FRAGMENTO PARA LEER =>
* * * *

2 de Febrero del 2016 - Pedro Mieres Barredo (Oviedo)

Lo que hoy es el club privado Chas y las instalaciones en las que se celebra el concurso hípico de Gijón, era antes una llanura grande, y, como toda llanura en clima húmedo, una buena parte del año era algo pantanosa y allí crecían juncos y otras plantas de agua. Al lado, en el puente del río Viñao, mi hermano pescaba truchas a mano, y en el Peña Francia, y colocaba cebos nocturnos que no estaban permitidos, y a la amanecida ya estaba en el río recogiendo lo que había caído antes de que el guarda pudiese aparecer. Yo mismo, unos años después, pesqué una trucha justo detrás de donde ahora está el Grupo. Veníamos de sacar "muiles" en el Piles y se me ocurrió tirar allí y salió una trucha de tamaño mediano que esa misma noche mi abuela, después de calentar aceite en una sartén, se la cenó frita. Un arroyo al que llamaban Volga y que desembocaba en el Peña Francia también llevaba trucha. No sé por qué lo llamaban Volga. Los de Gijón evitan quedarse cortos a la hora de nombrar las cosas, que si sobra siempre se puede recortar y si no igual no alcanza. Este arroyo atravesaba la finca de mi familia y en una ocasión una de las vacas de mi padre desapareció del pasto y la fue a encontrar allí, en el Volga, patas arriba y sin poder darse la vuelta, como una tortuga; corría poca agua y no había peligro de que se ahogase, pero no se puso de pie hasta que, entre varios vecinos y a base de bandas de cuero introducidas por debajo, y empujando, le dieron la vuelta. Yo tenía 5 años y observaba la maniobra, me limitaba a mirar, y lo mismo hacía cuando acompañaba a mi padre a "echar" una vaca al toro: miraba. La monta de un toro dura unos pocos segundos, que a mí me parece poco tiempo, y nadie les considera eyaculadores precoces. Y no hablemos de los leones, que parece que lo hacen por compromiso y se limitan a echarlo allá y darse la vuelta. Lo hacen así nada menos que los toros y los leones. Y los gallos.

* * * *

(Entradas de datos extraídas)
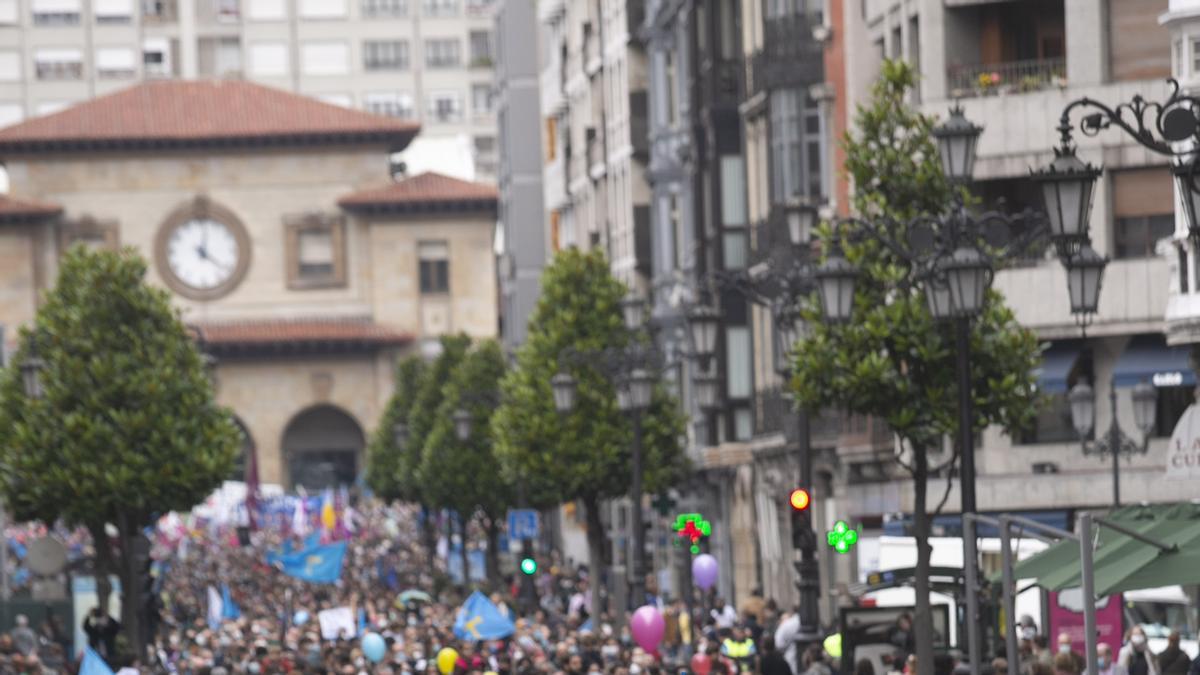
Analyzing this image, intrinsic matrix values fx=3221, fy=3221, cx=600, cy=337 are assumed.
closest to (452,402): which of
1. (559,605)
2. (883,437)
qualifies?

* * * *

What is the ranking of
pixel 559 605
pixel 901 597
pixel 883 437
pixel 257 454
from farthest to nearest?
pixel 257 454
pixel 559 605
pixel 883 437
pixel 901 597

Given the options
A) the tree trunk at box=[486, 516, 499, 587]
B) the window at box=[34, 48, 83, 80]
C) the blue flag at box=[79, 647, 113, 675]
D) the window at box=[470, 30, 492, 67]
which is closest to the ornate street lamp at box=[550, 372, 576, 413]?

* * * *

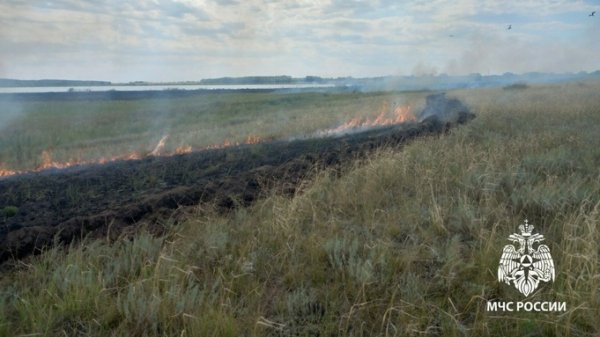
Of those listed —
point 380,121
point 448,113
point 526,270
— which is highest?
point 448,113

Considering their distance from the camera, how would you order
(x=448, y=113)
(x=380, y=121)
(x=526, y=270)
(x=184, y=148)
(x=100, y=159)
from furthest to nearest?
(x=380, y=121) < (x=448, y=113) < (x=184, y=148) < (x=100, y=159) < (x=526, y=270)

* * * *

TRABAJO PROPUESTO =>
[A] Indica si cada afirmación concuerda con el fragmento sobre la llanura de Gijón: (i) el narrador pescó una trucha detrás de donde ahora está el Grupo; (ii) el arroyo Volga desembocaba en el Piles; (iii) el narrador ayudó a los vecinos a dar la vuelta a la vaca. Responde sí o no a cada una y cita literalmente las palabras del fragmento que lo deciden.
[B] Continúa el fragmento sobre la llanura de Gijón a partir de su última frase, con la misma voz en primera persona.

RESPUESTAS =>
[A]
(i) Sí: «Yo mismo, unos años después, pesqué una trucha justo detrás de donde ahora está el Grupo.»
(ii) No: «Un arroyo al que llamaban Volga y que desembocaba en el Peña Francia también llevaba trucha.»
(iii) No: «Yo tenía 5 años y observaba la maniobra, me limitaba a mirar»

[B]
A lo que iba cuando empecé, aquellas llanuras las conocíamos como "les Praeríes" o "les Mestes", y pertenecían a varios propietarios. Uno de ellos era mi padre, que en un momento determinado decidió desprenderse de su trozo de terreno y lo vendió. La sorpresa le llegó cuando recibió del Ayuntamiento la cantidad que debía abonar en concepto de plusvalía. Era la década de los cincuenta y esas transacciones apenas se gravaban, y a mi padre no se le ocurrió otra cosa que acudir directamente al Ayuntamiento y pedir ser recibido por el Alcalde, al que no conocía de nada, y que en ese momento era José García Bernardo y de la Sala. Lo más gordo del caso es que le concedieron la audiencia ese mismo día. El Alcalde le preguntó el motivo de la visita y mi padre le explicó que creía que "el plus de valía" que le había llegado no se ajustaba a lo que él había calculado. El Alcalde, sorprendido, le miró un rato y le preguntó: "¿Cuánto cree usted que debería ser?". Respuesta de mi padre: "Eso déjolo a su 'concencia'". El Alcalde, después de pensarlo: "¿Le parece bien tanto?" ( una cantidad notablemente inferior a la que se discutía). Respuesta de mi padre: "Sí, véolo justo". "Pues váyase tranquilo", dijo el Alcalde. Le acompañó hasta la puerta, le estrechó la mano y mi padre dejó el despacho.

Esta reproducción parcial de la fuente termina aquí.